* SOURCE EXTRACT:
***
DuBois: Catastrophic cravings misguided

I am one of the most gullible people I know. I am routinely the butt of pranks from family and friends, like the time my stepbrother convinced me of the existence of black Gatorade, or the time a girlfriend of mine convinced me she had brain cancer for over a year.

Funny story, but a topic for another column, or a discussion with my therapist. The point is, I am willing to believe much of what I am told by those I trust to know what they're talking about, particularly when the news is bad. And I am not alone: Over the course of recent history, the American people have been convinced by people in high places, ranging from credible experts to demagogues, of a number of very dramatic and catastrophic fairy tales.

Consider, for example, the 1972 DDT ban, precipitated largely by public furor over Rachel Carson's 1962 book, Silent Spring. She posited that DDT, a then-widely-used pesticide and insect repellent, was a human carcinogen and posed a threat to ecosystems and wildlife. Despite the EPA's initial findings that DDT was not a health hazard, the conclusion was overturned and most developed nations banned DDT.
***
* ABOUT THIS TASK: Transcribe the passage of the column verbatim, from "DuBois: Catastrophic cravings" to "catastrophic fairy tales.".

Data excerpts:
***
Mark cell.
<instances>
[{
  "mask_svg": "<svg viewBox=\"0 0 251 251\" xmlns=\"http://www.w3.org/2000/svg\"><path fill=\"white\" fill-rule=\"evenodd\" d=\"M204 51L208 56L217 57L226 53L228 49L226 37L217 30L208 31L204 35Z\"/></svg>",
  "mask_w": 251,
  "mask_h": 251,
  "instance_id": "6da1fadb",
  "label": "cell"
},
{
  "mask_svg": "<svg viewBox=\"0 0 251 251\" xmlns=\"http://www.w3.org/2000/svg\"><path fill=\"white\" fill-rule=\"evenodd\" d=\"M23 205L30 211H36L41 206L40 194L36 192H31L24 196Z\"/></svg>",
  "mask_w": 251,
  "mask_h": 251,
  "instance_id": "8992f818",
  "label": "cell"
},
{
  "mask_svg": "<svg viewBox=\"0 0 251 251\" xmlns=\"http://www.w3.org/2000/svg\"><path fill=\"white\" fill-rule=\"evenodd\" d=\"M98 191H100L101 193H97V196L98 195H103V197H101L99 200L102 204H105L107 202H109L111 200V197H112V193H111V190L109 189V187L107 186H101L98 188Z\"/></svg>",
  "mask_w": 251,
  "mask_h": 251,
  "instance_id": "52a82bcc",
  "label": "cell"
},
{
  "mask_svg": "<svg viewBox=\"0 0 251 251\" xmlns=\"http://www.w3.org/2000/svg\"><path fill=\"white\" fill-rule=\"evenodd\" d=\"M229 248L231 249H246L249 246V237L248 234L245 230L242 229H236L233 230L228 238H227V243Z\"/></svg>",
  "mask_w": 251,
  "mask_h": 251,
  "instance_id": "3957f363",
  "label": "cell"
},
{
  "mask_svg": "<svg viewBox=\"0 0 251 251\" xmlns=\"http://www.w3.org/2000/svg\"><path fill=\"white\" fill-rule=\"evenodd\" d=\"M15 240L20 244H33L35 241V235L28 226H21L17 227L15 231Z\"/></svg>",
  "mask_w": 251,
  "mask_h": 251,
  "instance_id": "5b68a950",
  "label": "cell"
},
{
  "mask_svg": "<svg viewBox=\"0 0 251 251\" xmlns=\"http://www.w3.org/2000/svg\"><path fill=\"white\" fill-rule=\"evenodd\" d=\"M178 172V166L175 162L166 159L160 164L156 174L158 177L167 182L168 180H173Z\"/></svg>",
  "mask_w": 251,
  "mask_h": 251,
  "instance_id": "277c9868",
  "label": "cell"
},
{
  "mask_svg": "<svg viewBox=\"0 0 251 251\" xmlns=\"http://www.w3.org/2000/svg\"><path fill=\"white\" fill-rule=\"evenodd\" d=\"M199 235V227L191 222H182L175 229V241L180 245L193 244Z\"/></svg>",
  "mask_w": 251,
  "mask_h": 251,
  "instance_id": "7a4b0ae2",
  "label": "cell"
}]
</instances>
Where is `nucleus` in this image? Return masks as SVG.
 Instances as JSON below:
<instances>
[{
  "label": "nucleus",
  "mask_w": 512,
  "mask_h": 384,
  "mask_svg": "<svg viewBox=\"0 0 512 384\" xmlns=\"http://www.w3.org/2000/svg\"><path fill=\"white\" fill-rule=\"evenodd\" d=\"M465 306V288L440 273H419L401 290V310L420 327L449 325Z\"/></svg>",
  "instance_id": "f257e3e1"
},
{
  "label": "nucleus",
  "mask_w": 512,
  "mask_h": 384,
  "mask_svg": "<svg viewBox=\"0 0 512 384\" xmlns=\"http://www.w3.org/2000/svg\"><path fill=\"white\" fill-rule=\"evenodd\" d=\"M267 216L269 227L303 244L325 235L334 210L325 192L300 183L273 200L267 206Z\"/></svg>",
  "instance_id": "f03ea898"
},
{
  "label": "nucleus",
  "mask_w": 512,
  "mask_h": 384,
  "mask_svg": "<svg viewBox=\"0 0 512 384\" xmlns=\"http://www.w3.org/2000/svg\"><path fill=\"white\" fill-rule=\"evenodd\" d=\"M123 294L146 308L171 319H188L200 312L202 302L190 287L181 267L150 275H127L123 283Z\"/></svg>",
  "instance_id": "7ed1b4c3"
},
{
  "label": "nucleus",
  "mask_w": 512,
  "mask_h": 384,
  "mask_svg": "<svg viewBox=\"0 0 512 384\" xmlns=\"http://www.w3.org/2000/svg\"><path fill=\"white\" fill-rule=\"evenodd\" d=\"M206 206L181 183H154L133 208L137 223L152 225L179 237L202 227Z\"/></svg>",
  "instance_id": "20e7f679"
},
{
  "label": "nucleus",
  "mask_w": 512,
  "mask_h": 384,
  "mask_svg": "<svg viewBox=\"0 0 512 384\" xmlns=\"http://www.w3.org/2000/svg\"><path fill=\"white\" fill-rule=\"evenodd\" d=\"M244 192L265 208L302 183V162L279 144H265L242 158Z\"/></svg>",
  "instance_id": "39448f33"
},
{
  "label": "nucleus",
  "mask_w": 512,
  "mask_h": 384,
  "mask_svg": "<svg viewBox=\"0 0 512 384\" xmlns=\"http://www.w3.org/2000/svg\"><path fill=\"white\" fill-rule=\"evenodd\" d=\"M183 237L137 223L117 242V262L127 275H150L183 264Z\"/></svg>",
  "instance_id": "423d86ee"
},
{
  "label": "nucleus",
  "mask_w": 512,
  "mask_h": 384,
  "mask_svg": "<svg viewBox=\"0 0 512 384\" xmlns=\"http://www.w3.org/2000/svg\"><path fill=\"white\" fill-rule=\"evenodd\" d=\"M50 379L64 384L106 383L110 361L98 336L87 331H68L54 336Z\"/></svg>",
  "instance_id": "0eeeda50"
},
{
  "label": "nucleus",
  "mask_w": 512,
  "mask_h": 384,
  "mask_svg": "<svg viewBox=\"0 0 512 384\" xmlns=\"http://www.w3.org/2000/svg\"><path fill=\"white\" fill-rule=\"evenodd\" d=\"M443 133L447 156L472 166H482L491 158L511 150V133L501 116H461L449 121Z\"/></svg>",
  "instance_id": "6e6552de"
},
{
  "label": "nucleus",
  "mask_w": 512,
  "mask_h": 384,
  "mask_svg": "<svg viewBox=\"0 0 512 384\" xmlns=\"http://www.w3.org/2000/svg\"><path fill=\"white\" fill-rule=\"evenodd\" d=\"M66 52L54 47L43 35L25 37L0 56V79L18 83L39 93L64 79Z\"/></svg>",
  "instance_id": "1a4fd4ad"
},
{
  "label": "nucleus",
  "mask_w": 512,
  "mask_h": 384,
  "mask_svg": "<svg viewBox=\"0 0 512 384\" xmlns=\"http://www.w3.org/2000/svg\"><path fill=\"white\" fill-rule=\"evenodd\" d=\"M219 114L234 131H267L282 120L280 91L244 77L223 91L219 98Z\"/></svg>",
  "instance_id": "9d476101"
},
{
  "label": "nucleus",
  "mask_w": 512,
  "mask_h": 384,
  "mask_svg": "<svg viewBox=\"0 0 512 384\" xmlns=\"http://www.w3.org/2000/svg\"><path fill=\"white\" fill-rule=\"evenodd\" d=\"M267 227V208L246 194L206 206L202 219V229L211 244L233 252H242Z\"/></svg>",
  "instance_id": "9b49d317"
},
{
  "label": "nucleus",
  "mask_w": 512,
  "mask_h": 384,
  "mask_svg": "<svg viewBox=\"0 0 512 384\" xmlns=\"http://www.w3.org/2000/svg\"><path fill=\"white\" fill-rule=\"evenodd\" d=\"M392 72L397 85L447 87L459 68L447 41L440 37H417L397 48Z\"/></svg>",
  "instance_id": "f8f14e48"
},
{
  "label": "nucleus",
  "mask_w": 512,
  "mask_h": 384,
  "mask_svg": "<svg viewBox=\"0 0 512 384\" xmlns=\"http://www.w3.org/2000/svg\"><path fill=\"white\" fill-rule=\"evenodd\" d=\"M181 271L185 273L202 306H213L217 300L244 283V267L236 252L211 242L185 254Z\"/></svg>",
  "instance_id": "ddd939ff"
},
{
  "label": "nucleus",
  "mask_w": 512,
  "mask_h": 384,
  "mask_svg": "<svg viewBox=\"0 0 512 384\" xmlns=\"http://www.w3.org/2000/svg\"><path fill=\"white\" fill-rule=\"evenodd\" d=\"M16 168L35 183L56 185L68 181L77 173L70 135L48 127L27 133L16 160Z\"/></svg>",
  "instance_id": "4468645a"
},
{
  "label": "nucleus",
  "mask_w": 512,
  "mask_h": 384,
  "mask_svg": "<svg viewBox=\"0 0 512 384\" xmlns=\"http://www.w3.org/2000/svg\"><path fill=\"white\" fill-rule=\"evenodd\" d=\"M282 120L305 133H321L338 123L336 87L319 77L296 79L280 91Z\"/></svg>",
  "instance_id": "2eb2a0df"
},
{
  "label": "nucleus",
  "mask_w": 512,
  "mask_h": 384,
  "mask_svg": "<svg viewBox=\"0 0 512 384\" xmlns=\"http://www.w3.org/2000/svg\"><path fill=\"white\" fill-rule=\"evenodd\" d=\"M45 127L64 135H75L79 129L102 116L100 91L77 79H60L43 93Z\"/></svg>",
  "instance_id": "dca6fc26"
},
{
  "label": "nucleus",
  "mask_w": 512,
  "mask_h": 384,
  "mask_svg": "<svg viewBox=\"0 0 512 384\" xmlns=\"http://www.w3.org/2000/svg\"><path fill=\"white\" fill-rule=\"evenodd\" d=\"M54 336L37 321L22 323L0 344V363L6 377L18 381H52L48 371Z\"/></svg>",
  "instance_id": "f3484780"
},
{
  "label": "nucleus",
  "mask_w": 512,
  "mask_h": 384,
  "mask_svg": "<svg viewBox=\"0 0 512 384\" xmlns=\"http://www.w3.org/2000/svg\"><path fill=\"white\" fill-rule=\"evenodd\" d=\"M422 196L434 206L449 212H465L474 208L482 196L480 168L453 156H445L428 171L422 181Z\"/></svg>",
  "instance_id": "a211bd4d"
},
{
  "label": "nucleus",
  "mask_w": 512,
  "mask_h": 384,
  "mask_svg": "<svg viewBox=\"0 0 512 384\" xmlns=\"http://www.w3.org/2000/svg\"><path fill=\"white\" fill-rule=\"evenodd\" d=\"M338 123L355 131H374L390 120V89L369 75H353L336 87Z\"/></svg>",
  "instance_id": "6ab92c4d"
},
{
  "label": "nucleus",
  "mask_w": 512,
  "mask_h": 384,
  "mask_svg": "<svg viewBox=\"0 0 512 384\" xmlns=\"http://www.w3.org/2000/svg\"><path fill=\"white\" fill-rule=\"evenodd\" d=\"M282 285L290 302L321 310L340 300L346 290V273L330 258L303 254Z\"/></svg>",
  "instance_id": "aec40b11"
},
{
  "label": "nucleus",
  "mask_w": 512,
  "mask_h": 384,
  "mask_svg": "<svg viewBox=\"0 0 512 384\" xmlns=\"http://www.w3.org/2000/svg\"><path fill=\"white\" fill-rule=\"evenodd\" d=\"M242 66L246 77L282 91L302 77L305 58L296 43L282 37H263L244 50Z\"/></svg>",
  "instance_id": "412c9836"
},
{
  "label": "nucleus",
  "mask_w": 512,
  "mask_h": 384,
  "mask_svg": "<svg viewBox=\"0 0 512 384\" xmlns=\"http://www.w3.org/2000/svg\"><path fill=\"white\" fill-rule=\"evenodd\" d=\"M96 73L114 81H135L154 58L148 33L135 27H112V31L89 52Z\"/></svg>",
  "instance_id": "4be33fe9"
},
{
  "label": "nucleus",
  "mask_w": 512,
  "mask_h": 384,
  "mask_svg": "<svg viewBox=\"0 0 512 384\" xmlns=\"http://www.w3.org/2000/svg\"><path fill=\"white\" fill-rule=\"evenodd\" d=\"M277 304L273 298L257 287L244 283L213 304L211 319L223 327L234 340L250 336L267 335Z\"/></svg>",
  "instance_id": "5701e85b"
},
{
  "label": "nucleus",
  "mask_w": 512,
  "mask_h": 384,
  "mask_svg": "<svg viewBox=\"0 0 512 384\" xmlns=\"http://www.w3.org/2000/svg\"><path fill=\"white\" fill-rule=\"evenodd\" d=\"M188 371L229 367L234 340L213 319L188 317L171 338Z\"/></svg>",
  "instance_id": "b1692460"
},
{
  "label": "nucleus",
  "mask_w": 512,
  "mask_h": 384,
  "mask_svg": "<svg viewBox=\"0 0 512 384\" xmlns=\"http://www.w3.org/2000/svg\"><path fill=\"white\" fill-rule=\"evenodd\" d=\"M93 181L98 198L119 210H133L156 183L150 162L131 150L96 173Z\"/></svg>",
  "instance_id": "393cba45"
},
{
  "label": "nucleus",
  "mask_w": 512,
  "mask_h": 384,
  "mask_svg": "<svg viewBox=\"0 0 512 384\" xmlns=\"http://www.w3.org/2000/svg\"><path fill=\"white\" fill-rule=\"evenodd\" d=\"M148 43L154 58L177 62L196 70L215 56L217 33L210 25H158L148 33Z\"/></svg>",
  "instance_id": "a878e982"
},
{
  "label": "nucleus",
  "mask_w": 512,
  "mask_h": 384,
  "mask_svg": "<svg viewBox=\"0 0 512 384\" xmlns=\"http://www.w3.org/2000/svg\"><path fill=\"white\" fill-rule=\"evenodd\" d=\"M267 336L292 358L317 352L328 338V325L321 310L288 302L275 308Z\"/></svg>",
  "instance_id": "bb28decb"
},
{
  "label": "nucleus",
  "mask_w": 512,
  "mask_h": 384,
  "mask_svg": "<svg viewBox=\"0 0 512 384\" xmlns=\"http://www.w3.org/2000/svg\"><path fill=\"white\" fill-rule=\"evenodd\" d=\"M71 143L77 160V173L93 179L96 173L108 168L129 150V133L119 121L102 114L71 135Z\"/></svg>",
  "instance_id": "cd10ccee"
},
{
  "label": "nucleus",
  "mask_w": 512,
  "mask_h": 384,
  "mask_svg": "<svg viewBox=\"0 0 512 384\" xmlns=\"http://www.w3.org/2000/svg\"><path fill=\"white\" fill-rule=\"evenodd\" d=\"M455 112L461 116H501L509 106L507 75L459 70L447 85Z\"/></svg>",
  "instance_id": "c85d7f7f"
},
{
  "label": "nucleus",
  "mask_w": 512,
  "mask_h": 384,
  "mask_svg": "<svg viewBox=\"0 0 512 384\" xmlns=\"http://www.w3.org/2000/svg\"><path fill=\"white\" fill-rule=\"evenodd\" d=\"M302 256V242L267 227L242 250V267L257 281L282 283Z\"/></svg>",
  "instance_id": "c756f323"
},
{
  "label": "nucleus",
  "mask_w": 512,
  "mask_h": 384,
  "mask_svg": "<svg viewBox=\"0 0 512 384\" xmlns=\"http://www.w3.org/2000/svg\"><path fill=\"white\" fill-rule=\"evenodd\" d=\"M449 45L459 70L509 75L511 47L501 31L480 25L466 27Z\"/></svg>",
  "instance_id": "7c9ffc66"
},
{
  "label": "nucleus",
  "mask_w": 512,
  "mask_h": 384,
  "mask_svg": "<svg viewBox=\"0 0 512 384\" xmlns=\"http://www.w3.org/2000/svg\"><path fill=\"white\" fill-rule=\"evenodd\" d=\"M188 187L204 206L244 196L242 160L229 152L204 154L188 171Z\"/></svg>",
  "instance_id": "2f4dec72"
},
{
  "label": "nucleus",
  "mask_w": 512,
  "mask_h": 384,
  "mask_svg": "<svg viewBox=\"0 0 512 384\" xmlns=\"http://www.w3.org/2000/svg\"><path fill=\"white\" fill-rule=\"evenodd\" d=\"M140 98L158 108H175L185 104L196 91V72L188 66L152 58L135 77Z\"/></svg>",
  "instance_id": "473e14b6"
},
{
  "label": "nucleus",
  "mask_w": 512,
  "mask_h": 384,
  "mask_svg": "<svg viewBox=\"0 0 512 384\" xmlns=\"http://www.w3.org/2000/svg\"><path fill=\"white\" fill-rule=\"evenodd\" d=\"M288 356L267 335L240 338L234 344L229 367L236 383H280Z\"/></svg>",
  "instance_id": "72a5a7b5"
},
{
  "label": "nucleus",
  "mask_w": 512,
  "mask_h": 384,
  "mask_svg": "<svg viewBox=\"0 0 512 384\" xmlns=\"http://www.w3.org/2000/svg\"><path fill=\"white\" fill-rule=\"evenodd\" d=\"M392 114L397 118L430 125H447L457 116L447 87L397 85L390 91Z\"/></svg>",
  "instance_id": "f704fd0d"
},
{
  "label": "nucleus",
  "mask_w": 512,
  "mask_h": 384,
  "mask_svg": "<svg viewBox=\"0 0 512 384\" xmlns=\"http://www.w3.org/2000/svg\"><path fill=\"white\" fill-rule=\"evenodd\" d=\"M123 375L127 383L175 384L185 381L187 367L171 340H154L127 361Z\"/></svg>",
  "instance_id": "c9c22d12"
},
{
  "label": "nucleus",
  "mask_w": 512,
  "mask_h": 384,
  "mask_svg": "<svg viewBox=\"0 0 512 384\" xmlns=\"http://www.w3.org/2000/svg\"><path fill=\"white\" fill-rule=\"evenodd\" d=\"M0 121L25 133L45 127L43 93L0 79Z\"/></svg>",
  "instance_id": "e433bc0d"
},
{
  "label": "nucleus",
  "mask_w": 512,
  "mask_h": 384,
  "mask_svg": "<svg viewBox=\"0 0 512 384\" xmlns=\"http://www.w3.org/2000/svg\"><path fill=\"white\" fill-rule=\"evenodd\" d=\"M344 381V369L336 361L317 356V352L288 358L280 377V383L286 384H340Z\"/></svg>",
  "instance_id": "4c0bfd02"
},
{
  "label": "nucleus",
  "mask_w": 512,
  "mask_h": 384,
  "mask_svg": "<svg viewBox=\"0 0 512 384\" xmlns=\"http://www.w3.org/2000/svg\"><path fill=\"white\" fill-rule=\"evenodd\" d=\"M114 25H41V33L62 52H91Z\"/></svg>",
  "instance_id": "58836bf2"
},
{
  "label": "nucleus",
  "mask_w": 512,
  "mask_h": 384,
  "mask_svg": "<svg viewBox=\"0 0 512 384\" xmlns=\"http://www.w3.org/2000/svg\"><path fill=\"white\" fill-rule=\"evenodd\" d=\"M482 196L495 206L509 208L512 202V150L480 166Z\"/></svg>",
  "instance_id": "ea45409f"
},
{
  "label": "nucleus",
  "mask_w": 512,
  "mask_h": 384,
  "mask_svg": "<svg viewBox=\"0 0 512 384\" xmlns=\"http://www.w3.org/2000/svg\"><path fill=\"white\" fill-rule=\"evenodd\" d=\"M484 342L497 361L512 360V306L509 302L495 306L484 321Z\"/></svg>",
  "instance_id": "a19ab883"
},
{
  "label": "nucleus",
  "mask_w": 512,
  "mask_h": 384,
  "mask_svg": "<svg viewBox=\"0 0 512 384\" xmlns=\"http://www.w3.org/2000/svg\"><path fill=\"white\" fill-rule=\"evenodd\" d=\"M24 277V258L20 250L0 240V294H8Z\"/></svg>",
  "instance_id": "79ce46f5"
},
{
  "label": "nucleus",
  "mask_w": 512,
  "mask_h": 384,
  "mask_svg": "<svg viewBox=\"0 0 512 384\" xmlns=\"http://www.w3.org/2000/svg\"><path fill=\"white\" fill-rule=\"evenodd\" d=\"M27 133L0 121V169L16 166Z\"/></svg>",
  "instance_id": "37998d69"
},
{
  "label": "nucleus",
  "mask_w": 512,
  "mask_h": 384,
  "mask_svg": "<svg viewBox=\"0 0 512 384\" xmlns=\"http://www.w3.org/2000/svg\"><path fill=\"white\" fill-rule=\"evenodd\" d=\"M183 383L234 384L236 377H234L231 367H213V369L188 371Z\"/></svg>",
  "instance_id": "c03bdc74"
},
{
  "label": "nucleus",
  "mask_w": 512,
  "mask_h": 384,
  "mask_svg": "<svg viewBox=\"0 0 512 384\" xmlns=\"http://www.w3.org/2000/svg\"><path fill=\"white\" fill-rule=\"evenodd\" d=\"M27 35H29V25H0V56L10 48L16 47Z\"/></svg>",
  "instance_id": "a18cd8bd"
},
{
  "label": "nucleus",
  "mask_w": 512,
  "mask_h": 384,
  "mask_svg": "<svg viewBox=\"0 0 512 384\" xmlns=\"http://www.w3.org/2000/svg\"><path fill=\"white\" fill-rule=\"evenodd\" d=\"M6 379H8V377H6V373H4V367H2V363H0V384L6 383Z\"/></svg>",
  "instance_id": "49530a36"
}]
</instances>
***
* TASK RESULT:
DuBois: Catastrophic cravings misguided

I am one of the most gullible people I know. I am routinely the butt of pranks from family and friends, like the time my stepbrother convinced me of the existence of black Gatorade, or the time a girlfriend of mine convinced me she had brain cancer for over a year.

Funny story, but a topic for another column, or a discussion with my therapist. The point is, I am willing to believe much of what I am told by those I trust to know what they're talking about, particularly when the news is bad. And I am not alone: Over the course of recent history, the American people have been convinced by people in high places, ranging from credible experts to demagogues, of a number of very dramatic and catastrophic fairy tales.